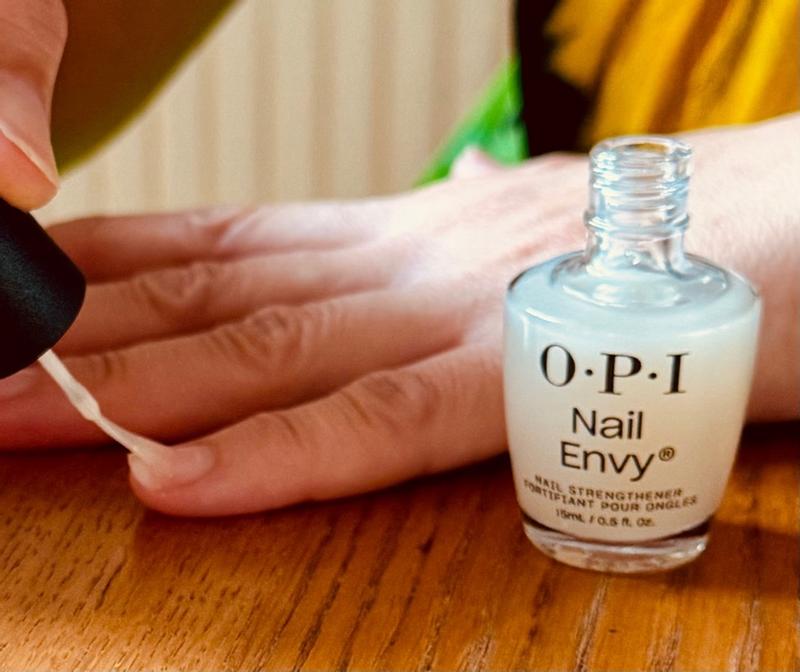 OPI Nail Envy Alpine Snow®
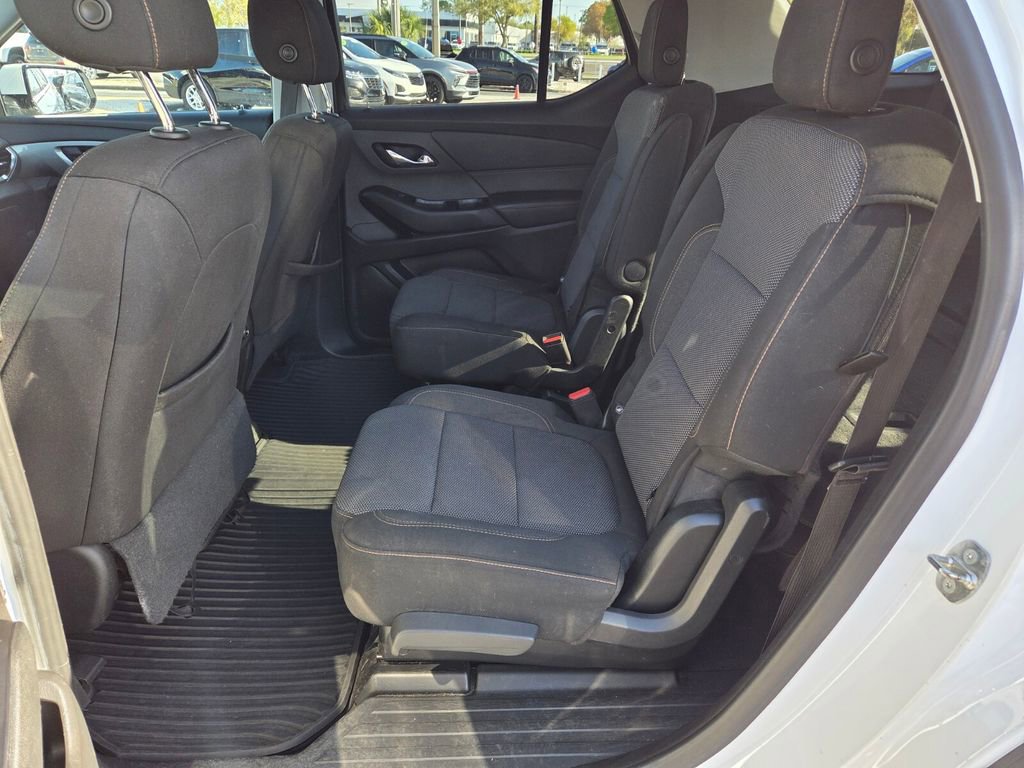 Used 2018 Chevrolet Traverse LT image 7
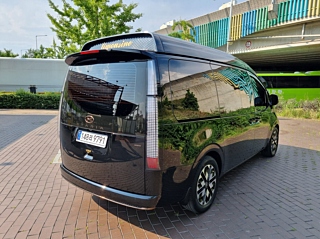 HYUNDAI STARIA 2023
--
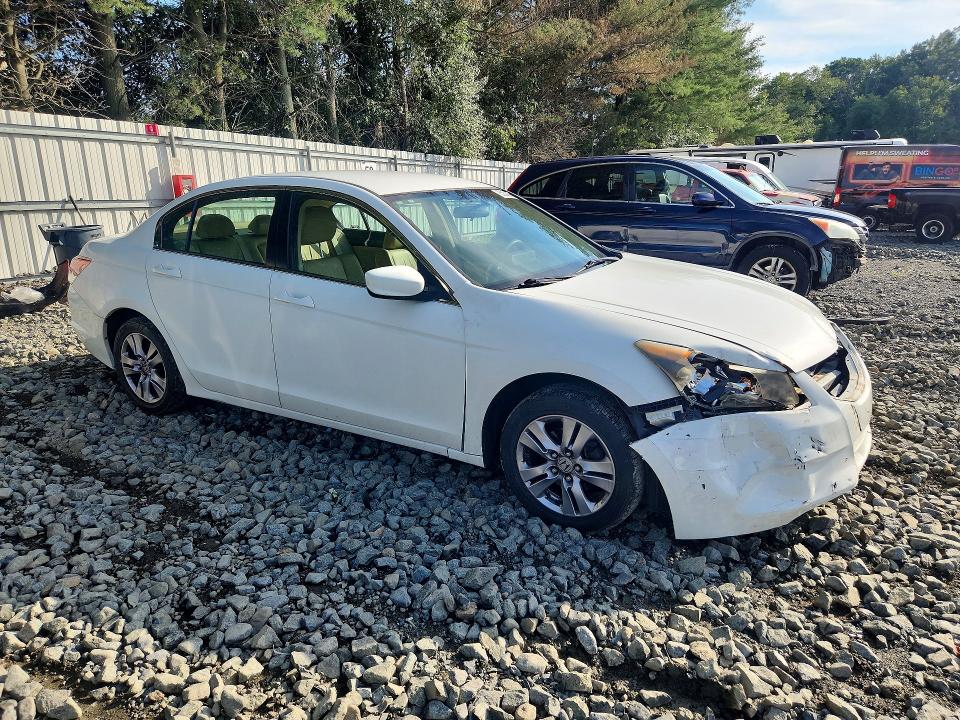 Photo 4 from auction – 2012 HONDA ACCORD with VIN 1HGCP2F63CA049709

=== Task details ===
Everything from the line above that contains "OPI Nail Envy Alpine Snow®" down to the line that contains "HYUNDAI STARIA 2023" must be reproduced exactly, both ends included. Omit the pictures.

=== Answer to this problem ===
 OPI Nail Envy Alpine Snow®
 Used 2018 Chevrolet Traverse LT image 7
 HYUNDAI STARIA 2023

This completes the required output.